Analysis Query Form
Raw Data Download
Example Output Table
What it does
A separate data collection and standardization step was done to build the app database. This involved the automated querying of ChIP-Seq data from GEO and ENCODE, two of the largest repositories of biological data. Metadata was extracted for each study and bioinformatics processing was done to generate standardized ChIP-Seq peaks.
Due to the limited numbers of TFs and tissue types which have been experimentally profiled thus far, ChIP-IO will also include in silico predicted TF binding locations.
ChIP-IO hosts this data for direct download, but more importantly allows for custom gene regulatory analysis. Users can submit query forms containing parameters such as tissue type, p-value cutoffs for ChIP-Seq peaks, promoter region definitions, etc. Once submitted, the back-end will apply constraints, assemble custom gene regions, and perform the necessary operations mapping ChIP-Seq peaks to known, gene-specific regulatory regions. These results are than returned as downloadable table files mapping TFs to genes.
How I built it
Data collection was done through python pipelines designed to be run on linux clusters in parallel. Intermediate operations were done using common bioinformatics command line tools where appropriate. Metadata processing was done using the ENCODE API for studies sourced from ENCODE. Due to GEO's poor data standardization, metadata was first mined using the Entrez API followed by semi-manual parsing in Python.
Challenges I ran into
Automated data collection is not nearly as simple as it sounds, especially when attempting to scale on clusters. There are also a huge number of metadata inconsistencies, errors, and missing data which have to be accounted for in the automation process. GEO data is especially hard to reconcile.

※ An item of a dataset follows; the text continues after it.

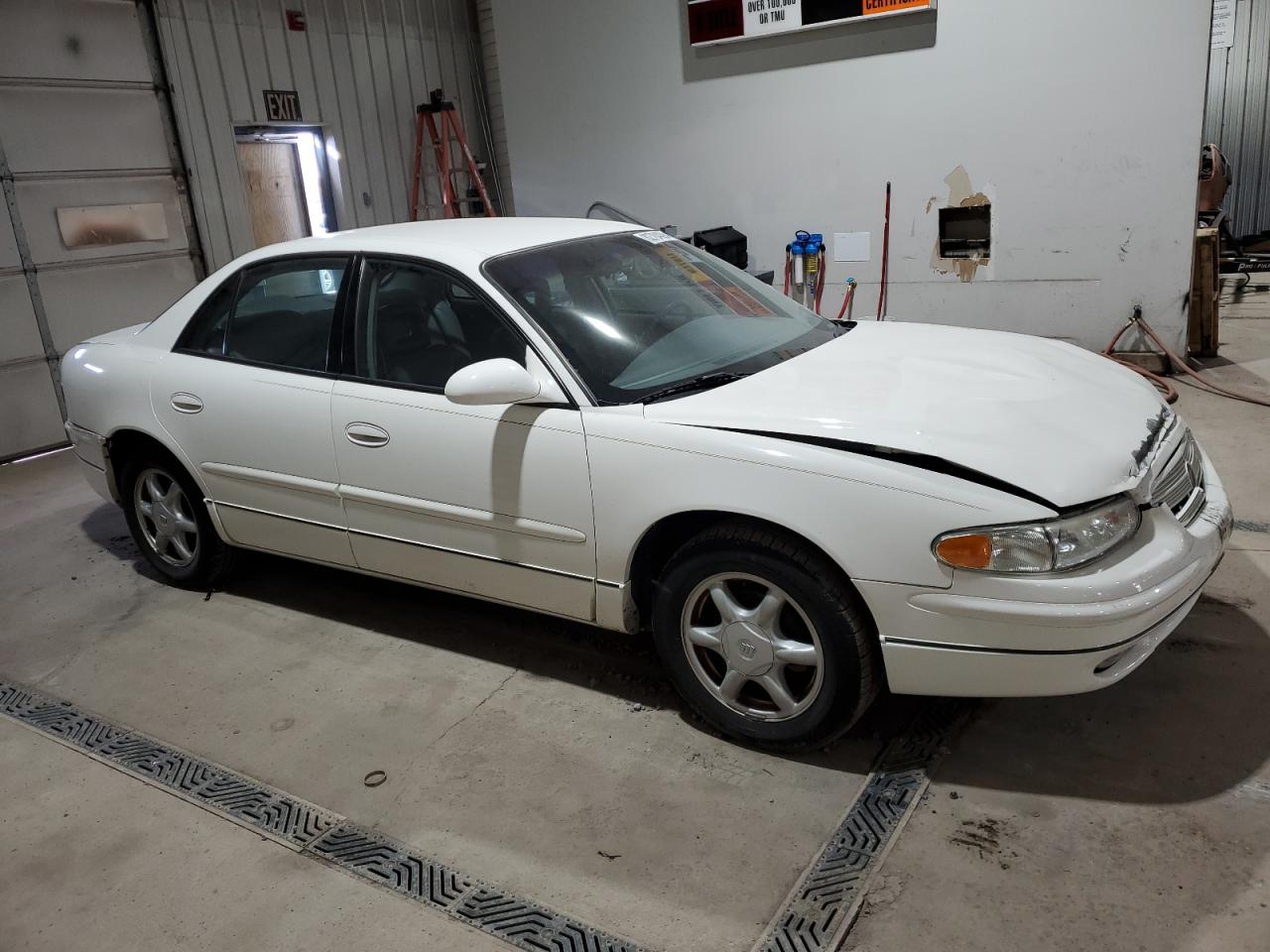 2004 Buick Regal VIN 2G4WB52K841314369 Copart auction photo, front end / rear end damage thumbnail 4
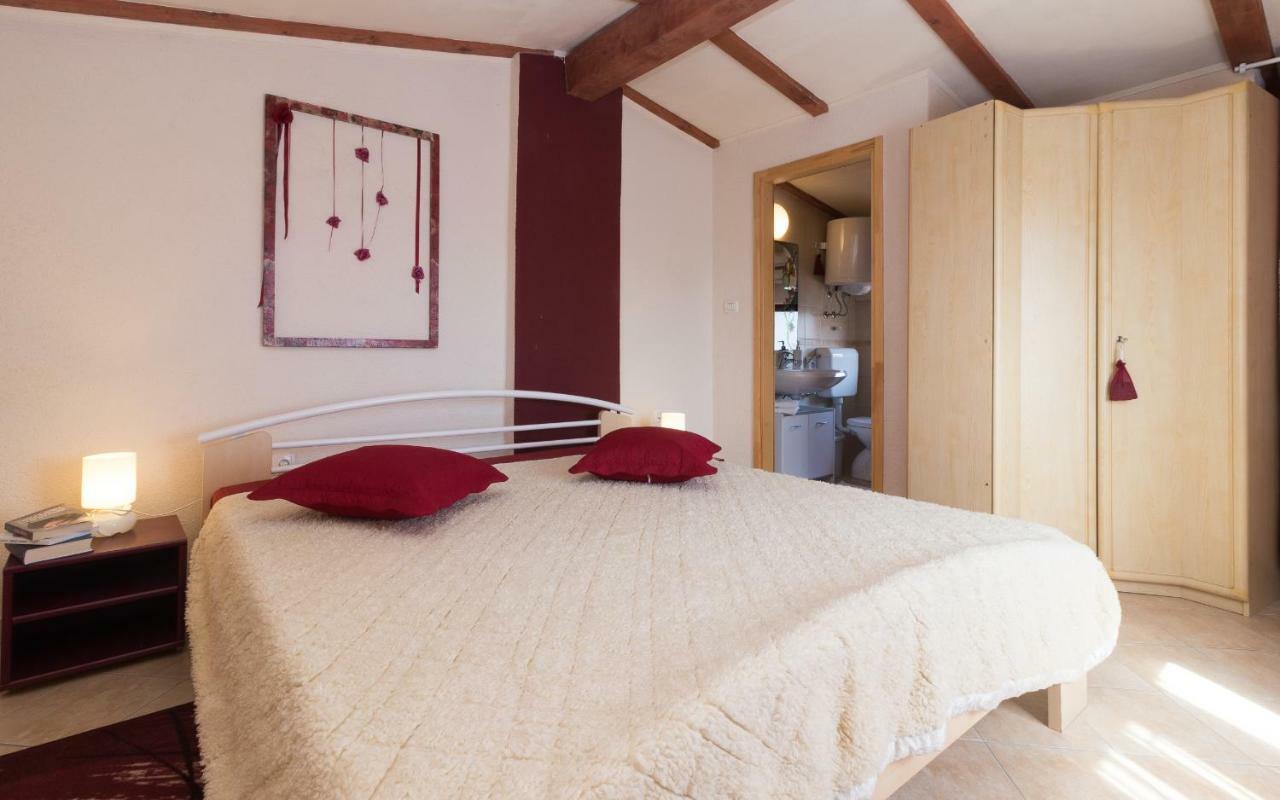 Holiday Home Nadia Πούλα Εξωτερικό φωτογραφία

This is my first time constructing a web application truly from scratch, especially one of this magnitude. The biggest mistake was not developing using a python virtual environment. This is a great way to keep track of only what the application needs to run. There were also many smaller issues with figuring out how to properly deploy the application (hint:don't use heroku for anything heavy duty), and other aspects of cloud computing and networking which are unfamiliar to me.
Accomplishments that I'm proud of
What I learned
Quite a bit.
What's next for ChIP-IO
The biggest next step is incorporating in silico TF predictions to expand the database substantially. I also need to write up a publication to get the word out.